By Tom Morrow
There’s one Frenchman whose name will live forever in historic revolutionary endeavors – the Marquis de Lafayette.
Gilbert du Motier, Marquis de Lafayette was born Sept. 6, 1757. He was one of the outstanding figures of both American and French revolutions. Here in the U.S., he was known simply as “Lafayette.”
Lafayette was a French aristocrat and military officer who became a close friend of George Washington, Alexander Hamilton, and Thomas Jefferson. He came from a wealthy family; was commissioned an officer at age 13, and was convinced the American revolutionary cause was noble. He travelled to the New World where the Continental Congress made the 19-year-old a major general, though initially he was not given troops to command.
After Lafayette offered to serve without pay, Congress commissioned him a major general. Among Lafayette’s early advocates included Benjamin Franklin, who urged Congress to accommodate the young Frenchman.
Gen. George Washington, commander in chief of the Continental Army, met Lafayette at a dinner in 1777. Washington took Lafayette to his military camp and made the young Frenchman a member of his staff.
Congress regarded Lafayette’s general officer commission as “honorary,” while he considered himself a full-fledged commander. Washington told Lafayette a command because of his foreign birth, but the young French officer distinguished himself battle after battle. Wounded during the Battle of Brandywine, Lafayette still managed to organize an orderly retreat. He served with distinction in the Battle of Rhode Island.
In the middle of the Revolutionary War, Lafayette returned to France to lobby for an increase in French support, which ultimately gave victory to the Americans over the British. He sailed bacl to America in 1780, and was given senior positions in Washington’s Continental Army.
In 1781, American troops under Lafayette’s command blocked British forces until other American and French forces could position themselves for the decisive Siege of Yorktown, Virginia, resulting in Lord Cornwallis’ surrender, which ended the war.
Lafayette returned to France and, in 1787, and was appointed to the Assembly of Notables. He helped write the French Declaration of the Rights of Man and of the Citizen, with the assistance of Thomas Jefferson. He became a member of the Chamber of Deputies, a position he held for the remainder of his life.
After leading the citizens to storm the Bastille (prison) during the French Revolution, Lafayette was appointed commander-in-chief of the French National Guard, and tried to steer a moderate course, but radical factions ordered his arrest and spent more than five years in prison. When Bonaparte Napoleon came to power as Emperor of France, he ordered Lafayette’s release.
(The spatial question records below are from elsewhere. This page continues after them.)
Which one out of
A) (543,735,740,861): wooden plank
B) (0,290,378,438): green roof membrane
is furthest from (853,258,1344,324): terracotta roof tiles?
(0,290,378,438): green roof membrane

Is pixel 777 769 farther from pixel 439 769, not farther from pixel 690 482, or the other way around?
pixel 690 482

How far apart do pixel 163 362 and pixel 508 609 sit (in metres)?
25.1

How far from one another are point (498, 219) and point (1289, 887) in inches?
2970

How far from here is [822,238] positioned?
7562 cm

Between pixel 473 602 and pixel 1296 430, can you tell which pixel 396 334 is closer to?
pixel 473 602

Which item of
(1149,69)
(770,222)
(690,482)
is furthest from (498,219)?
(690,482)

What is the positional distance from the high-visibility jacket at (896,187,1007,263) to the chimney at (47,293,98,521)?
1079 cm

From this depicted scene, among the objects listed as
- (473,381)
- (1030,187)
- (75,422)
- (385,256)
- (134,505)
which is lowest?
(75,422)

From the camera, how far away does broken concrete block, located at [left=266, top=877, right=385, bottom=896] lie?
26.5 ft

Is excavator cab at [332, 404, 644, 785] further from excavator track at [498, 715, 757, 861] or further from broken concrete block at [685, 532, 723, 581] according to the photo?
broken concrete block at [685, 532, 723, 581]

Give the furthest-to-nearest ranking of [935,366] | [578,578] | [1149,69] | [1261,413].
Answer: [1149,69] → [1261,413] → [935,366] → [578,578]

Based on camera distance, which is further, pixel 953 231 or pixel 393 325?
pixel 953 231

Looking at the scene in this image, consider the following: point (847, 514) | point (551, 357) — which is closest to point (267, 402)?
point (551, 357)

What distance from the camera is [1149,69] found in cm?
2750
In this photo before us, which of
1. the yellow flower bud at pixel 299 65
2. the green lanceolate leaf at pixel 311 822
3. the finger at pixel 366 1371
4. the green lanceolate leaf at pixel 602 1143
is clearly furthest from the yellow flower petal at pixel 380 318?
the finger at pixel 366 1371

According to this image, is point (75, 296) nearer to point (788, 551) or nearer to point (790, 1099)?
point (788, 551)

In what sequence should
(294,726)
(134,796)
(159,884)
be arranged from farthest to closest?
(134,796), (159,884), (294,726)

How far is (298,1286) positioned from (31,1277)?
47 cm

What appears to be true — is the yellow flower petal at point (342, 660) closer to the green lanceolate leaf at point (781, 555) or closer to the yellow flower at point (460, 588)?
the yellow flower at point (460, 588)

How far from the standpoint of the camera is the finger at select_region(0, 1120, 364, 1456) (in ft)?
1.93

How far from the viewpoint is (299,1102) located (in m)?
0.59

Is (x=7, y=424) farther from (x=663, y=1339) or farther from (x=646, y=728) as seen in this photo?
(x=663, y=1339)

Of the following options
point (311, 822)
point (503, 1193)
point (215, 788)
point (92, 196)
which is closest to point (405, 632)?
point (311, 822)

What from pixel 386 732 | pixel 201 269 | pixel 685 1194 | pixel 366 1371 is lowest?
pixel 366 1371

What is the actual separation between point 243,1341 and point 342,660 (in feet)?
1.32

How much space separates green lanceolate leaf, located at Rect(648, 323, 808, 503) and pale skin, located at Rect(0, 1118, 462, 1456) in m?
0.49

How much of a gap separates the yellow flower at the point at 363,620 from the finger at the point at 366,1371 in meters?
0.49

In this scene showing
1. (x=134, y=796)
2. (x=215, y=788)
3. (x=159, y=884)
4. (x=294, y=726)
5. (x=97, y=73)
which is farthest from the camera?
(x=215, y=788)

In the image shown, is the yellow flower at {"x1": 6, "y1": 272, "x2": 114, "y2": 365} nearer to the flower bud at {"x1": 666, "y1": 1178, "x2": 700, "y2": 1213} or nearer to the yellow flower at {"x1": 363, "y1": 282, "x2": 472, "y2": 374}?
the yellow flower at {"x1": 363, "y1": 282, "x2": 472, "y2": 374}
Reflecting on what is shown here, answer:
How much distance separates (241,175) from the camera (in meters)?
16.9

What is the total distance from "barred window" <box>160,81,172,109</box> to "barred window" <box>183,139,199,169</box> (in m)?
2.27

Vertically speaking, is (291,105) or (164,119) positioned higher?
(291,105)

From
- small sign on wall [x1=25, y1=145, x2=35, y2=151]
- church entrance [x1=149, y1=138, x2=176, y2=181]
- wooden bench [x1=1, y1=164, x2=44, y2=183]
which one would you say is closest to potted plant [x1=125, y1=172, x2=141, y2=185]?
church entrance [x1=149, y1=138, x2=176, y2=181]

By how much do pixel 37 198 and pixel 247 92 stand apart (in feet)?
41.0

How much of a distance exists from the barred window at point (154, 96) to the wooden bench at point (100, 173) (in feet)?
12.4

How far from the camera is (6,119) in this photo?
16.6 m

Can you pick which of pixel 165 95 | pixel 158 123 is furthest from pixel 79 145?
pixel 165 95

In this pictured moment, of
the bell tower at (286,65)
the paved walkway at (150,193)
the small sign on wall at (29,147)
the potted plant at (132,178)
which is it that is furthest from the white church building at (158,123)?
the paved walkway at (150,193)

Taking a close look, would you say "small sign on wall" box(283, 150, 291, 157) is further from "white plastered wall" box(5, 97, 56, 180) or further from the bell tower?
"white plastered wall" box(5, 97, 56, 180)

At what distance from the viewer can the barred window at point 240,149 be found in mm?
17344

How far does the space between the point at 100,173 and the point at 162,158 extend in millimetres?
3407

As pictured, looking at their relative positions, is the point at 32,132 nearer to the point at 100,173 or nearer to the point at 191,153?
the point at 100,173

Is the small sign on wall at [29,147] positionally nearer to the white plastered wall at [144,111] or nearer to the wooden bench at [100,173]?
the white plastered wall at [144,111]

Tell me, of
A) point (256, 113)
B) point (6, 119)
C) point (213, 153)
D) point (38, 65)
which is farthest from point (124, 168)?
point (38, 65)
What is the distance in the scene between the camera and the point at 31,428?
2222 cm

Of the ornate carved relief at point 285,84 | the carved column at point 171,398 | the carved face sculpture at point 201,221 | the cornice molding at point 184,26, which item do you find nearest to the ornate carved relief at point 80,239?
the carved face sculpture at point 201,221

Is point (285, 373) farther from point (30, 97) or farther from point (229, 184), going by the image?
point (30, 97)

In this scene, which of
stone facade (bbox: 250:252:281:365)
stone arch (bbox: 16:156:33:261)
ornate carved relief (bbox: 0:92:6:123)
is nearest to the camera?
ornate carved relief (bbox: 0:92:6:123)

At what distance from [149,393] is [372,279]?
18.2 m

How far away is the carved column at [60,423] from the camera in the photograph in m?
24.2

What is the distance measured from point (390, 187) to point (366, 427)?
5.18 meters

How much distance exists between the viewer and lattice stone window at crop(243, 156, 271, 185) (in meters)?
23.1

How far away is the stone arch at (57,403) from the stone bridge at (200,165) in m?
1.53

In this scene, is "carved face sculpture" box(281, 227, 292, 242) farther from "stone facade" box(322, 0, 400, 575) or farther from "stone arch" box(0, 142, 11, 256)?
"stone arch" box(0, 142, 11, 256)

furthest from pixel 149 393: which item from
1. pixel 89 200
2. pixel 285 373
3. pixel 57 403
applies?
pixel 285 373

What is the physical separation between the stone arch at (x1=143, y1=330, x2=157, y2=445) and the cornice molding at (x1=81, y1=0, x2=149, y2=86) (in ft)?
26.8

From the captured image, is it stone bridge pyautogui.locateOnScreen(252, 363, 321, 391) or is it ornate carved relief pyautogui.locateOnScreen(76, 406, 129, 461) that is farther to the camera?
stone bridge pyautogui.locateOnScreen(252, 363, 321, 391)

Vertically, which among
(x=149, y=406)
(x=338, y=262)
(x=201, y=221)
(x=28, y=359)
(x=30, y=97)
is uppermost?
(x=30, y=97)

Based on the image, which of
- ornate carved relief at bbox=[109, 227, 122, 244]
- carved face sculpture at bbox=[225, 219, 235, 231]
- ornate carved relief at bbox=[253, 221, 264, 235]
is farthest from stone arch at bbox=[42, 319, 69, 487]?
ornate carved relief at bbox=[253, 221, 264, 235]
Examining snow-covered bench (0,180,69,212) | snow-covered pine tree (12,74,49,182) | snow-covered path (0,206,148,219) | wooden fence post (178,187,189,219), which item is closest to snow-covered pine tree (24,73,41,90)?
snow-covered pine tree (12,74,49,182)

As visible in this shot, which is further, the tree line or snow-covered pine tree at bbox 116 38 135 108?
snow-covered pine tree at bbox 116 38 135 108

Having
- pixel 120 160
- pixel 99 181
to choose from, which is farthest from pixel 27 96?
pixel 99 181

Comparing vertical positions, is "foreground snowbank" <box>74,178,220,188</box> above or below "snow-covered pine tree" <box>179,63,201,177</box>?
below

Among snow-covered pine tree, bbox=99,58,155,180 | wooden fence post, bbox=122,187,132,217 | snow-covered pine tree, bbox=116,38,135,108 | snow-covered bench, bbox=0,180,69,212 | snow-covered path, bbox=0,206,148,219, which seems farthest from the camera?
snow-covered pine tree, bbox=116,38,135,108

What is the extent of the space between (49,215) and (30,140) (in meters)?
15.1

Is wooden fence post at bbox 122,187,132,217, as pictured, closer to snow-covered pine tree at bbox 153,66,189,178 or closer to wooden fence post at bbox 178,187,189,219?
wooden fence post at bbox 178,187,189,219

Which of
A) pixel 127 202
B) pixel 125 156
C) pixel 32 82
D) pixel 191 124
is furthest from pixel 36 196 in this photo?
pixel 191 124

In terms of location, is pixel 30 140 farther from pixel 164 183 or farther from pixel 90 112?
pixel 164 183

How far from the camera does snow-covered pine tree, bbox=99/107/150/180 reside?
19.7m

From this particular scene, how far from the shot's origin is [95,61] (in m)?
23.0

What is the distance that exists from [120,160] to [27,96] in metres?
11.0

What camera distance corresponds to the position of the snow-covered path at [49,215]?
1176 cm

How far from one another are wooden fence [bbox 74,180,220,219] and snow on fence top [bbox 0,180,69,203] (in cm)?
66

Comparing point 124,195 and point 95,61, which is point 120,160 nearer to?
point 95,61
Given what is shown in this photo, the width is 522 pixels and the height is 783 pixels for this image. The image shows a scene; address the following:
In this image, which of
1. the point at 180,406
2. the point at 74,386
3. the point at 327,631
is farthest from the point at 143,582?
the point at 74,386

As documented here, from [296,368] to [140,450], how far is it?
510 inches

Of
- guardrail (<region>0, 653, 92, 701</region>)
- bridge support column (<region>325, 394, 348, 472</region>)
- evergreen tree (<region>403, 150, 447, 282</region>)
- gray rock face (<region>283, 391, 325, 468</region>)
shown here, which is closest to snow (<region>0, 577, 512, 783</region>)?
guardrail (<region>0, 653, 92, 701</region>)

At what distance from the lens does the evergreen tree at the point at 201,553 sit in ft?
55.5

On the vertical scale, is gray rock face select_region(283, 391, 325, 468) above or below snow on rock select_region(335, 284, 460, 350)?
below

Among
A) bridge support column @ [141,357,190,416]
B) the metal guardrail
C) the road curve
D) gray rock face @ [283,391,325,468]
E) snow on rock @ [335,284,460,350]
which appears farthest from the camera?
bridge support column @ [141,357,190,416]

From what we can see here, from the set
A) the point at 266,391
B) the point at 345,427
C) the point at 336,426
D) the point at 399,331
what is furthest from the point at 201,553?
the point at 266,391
On June 22, 1815, four days after the Battle of Waterloo, Napoleon abdicated as French Emperor. Lafayette tried to save him by arranging for Napoleon’s passage to America where the former emperor could live in exile, but the British prevented that from happening. The man who nearly conquered all of Europe would be held prisoner by the British on the small island of Saint Helena in the south Atlantic for the rest of his life.
The Marquis deLafayette died on May 20, 1834, at the age of 76. He is buried in Picpus Cemetery in Paris under soil from Boston’s Bunker Hill. For his accomplishments in the service of both France and the United States, he is sometimes known as “The Hero of the Two Worlds.”
In the United States, President Andrew Jackson ordered that Lafayette receive the same memorial honors bestowed on Washington in 1799. Both Houses of Congress were draped in black bunting for 30 days, and members wore mourning badges. Congress urged Americans to follow similar mourning practices. Later in 1834, former President John Quincy Adams gave a eulogy of Lafayette that lasted three hours, calling him “high on the list of the pure and disinterested benefactors of mankind.”